Bukti Empiris Dampak Keamanan Sekolah dan Fasilitas
Hasil estimasi model regresi panel terhadap puluhan ribu observasi sekolah memperlihatkan bagaimana variabel-variabel penentu berinteraksi secara nyata terhadap kemampuan Literasi dan Numerasi siswa.
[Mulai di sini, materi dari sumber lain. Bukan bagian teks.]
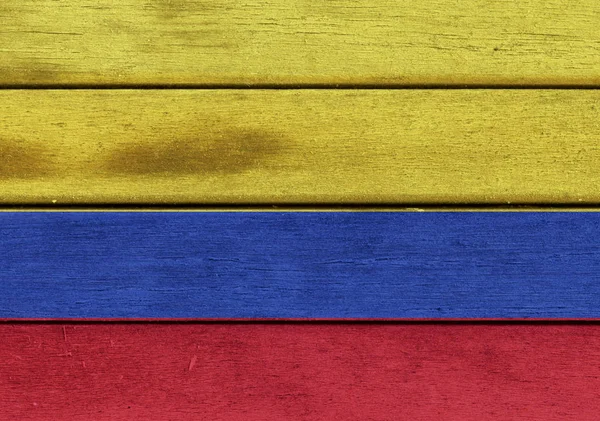 Colombia flag on a wood — Stock Photo, Image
| Variabel | Numerasi | Literasi |
|---|---|---|
| BUL | 0.135*** | 0.207*** |
| (0.004) | (0.005) | |
| SES_sekolah | -0.010** | -0.004 |
| (0.005) | (0.006) | |
| jumlah_komp_milik | -0.090*** | -0.064*** |
| (0.010) | (0.012) | |
| prop_pendidik_sertifikasi | -0.036*** | -0.018*** |
| (0.002) | (0.003) | |
| 2021.tahun | 0.000 | 0.000 |
| 2022.tahun | 0.567*** | 4.191*** |
| 2023.tahun | 6.143*** | 7.223*** |
| 2024.tahun | 8.311*** | 10.561*** |
| 2025.tahun | 7.015*** | 9.681*** |
| _cons | 45.315*** | 43.525*** |
| Observasi | 33389.000 | 33386.000 |
| R-squared Within | 0.506 | 0.493 |
Catatan: Standard errors in parentheses. * p < 0.1, ** p < 0.05, *** p < 0.01

Anomali dan Kekuatan Rasa Aman
Jika dicermati lebih mendalam dari hasil model di atas, terdapat beberapa temuan krusial yang meruntuhkan asumsi konvensional tata kelola sekolah. Pertama, Indeks Keamanan Sekolah (BUL) adalah Kunci Utama (+0.135*** untuk Numerasi, +0.207*** untuk Literasi). Variabel iklim keamanan mencatatkan koefisien positif yang sangat signifikan. Ini membuktikan bahwa lingkungan sekolah yang aman, suportif, dan bebas dari ancaman perundungan merupakan fondasi mutlak. Tanpa rasa aman, otak siswa berada dalam mode bertahan hidup (survival mode) alih-alih menyerap pengetahuan.
Ketiga, konsistensi paradoks infrastruktur (-0.090*** untuk komputer). Menariknya, bahkan setelah kita mengontrol faktor keamanan sekolah, variabel kepemilikan komputer tetap menunjukkan koefisien negatif yang signifikan. Ini mempertegas tesis sebelumnya bahwa pengadaan fasilitas keras tanpa integrasi pedagogis yang matang dan pemeliharaan fungsional hanya menjadi “aset pasif” atau beban administratif belaka.
Kelima, kontrol tren waktu nasional untuk menyerap guncangan nasional. Model ini juga telah menyertakan variabel tahun (2021 hingga 2025) untuk menyerap guncangan atau adaptasi nasional secara serentak (misalnya penyesuaian format asesmen dari tahun ke tahun), memastikan bahwa koefisien faktor sekolah yang kita lihat murni mencerminkan dinamika internal sekolah itu sendiri.
Lindungi Siswa, Benahi Ekosistem
Temuan panel SMP Negeri 2021–2025 ini memberikan pesan kebijakan yang sangat telak bagi pengambil keputusan di sektor pendidikan. Memperbaiki mutu sekolah tidak bisa diselesaikan hanya dengan mengirim ribuan unit komputer ke sekolah atau memperdebatkan administratif semata.
Fokus anggaran dan energi institusi pendidikan harus segera dialih-ratakan pada penciptaan lingkungan psikologis yang aman. Selama perundungan dibiarkan menggerus mental siswa dan laboratorium komputer hanya berstatus sebagai barang pajangan terkunci, selama itu pula mutu kognitif anak bangsa akan jalan di tempat. Sekolah harus menjadi tempat yang aman untuk berpikir, bukan sekadar gudang penyimpanan perangkat keras.